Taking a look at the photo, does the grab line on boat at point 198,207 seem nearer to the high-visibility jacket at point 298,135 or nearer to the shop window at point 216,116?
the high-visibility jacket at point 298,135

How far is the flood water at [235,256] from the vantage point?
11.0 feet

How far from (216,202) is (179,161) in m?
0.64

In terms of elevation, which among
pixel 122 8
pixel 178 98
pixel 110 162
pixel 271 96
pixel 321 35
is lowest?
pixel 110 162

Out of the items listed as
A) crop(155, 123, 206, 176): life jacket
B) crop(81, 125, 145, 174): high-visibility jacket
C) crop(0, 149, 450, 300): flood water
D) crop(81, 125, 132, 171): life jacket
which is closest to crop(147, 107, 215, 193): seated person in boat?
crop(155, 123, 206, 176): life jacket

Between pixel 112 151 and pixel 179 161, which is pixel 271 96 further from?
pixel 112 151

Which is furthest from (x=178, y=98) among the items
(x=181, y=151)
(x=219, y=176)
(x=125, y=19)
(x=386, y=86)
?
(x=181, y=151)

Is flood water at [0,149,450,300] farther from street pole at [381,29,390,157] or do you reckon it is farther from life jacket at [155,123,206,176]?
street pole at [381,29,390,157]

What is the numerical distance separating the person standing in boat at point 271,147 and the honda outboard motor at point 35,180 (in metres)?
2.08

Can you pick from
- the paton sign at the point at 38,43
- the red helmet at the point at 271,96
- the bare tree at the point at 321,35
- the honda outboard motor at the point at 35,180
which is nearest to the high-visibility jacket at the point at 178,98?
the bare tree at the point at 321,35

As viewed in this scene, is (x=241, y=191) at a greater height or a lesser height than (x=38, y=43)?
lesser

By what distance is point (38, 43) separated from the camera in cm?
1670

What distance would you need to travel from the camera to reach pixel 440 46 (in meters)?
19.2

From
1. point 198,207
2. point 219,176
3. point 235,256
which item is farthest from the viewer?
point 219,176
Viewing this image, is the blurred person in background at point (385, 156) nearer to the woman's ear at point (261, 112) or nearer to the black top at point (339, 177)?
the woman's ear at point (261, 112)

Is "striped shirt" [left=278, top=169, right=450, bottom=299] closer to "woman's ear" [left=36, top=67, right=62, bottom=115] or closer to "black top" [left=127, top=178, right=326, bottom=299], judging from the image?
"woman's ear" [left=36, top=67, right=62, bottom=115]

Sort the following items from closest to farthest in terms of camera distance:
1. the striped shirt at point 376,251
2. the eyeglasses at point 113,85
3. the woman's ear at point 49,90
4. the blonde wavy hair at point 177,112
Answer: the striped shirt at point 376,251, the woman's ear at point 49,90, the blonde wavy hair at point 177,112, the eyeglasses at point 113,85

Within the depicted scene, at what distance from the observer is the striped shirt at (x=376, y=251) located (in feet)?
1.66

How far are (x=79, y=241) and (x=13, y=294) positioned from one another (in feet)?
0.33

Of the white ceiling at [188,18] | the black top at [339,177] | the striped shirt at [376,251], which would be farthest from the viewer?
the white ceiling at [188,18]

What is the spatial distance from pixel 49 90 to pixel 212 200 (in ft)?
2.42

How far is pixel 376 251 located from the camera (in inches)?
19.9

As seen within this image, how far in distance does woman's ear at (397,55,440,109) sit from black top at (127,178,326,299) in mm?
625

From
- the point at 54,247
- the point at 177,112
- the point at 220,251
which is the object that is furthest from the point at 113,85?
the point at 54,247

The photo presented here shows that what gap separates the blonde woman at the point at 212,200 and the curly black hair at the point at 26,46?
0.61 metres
***
→ Set exercise
Rewrite all of the data above, changing "flood water" to "river water" wherever it occurs and leaving everything else untouched.

→ Correct output
Taking a look at the photo, does the grab line on boat at point 198,207 seem nearer to the high-visibility jacket at point 298,135 or nearer to the shop window at point 216,116?
the high-visibility jacket at point 298,135

How far is the river water at [235,256] from the vantage point?
11.0 feet

How far from (216,202) is (179,161) in m?
0.64

In terms of elevation, which among
pixel 122 8
pixel 178 98
pixel 110 162
pixel 271 96
pixel 321 35
is lowest?
pixel 110 162

Out of the items listed as
A) crop(155, 123, 206, 176): life jacket
B) crop(81, 125, 145, 174): high-visibility jacket
C) crop(0, 149, 450, 300): river water
D) crop(81, 125, 132, 171): life jacket
which is closest to crop(147, 107, 215, 193): seated person in boat?
crop(155, 123, 206, 176): life jacket

Between pixel 112 151 and pixel 179 161, which is pixel 271 96 further from?
pixel 112 151

Which is furthest from (x=178, y=98) among the items
(x=181, y=151)
(x=219, y=176)
(x=125, y=19)
(x=386, y=86)
?
(x=181, y=151)

Is river water at [0,149,450,300] farther from street pole at [381,29,390,157] or do you reckon it is farther from life jacket at [155,123,206,176]?
street pole at [381,29,390,157]

What is the numerical distance separating the person standing in boat at point 271,147 and the honda outboard motor at point 35,180 (in metres)?
2.08

Can you pick from
- the paton sign at the point at 38,43
- the red helmet at the point at 271,96
- the bare tree at the point at 321,35
- the honda outboard motor at the point at 35,180
which is nearest to the high-visibility jacket at the point at 178,98?
the bare tree at the point at 321,35

As viewed in this scene, is (x=241, y=191) at a greater height or a lesser height than (x=38, y=43)?
lesser

By what distance is point (38, 43) separated from the camera in cm?
1670

What distance would you need to travel from the camera to reach pixel 440 46 (in meters)?
19.2

From
1. point 198,207
2. point 219,176
3. point 235,256
which item is farthest from the viewer?
point 219,176
Viewing this image, is the blurred person in background at point (385, 156) nearer to the woman's ear at point (261, 112) or nearer to the black top at point (339, 177)?
the woman's ear at point (261, 112)

Is "striped shirt" [left=278, top=169, right=450, bottom=299] closer to "woman's ear" [left=36, top=67, right=62, bottom=115] or closer to "black top" [left=127, top=178, right=326, bottom=299], judging from the image?
"woman's ear" [left=36, top=67, right=62, bottom=115]

Sort the following items from closest to farthest in terms of camera distance:
1. the striped shirt at point 376,251
2. the eyeglasses at point 113,85
3. the woman's ear at point 49,90
4. the blonde wavy hair at point 177,112
Answer: the striped shirt at point 376,251, the woman's ear at point 49,90, the blonde wavy hair at point 177,112, the eyeglasses at point 113,85

Within the depicted scene, at what distance from the observer is the striped shirt at (x=376, y=251) located (in feet)?
1.66

How far are (x=79, y=241) and (x=13, y=294) positioned from one another (in feet)?
0.33

Of the white ceiling at [188,18] | the black top at [339,177] | the striped shirt at [376,251], which would be farthest from the viewer?
the white ceiling at [188,18]

What is the spatial distance from pixel 49 90 to pixel 212 200 (in ft)?
2.42

How far is pixel 376 251 located from the camera (in inches)?
19.9

As seen within this image, how far in distance does woman's ear at (397,55,440,109) sit from black top at (127,178,326,299) in mm?
625

From
- the point at 54,247
- the point at 177,112
- the point at 220,251
which is the object that is furthest from the point at 113,85?
the point at 54,247

The photo presented here shows that what gap separates the blonde woman at the point at 212,200 and the curly black hair at the point at 26,46?
0.61 metres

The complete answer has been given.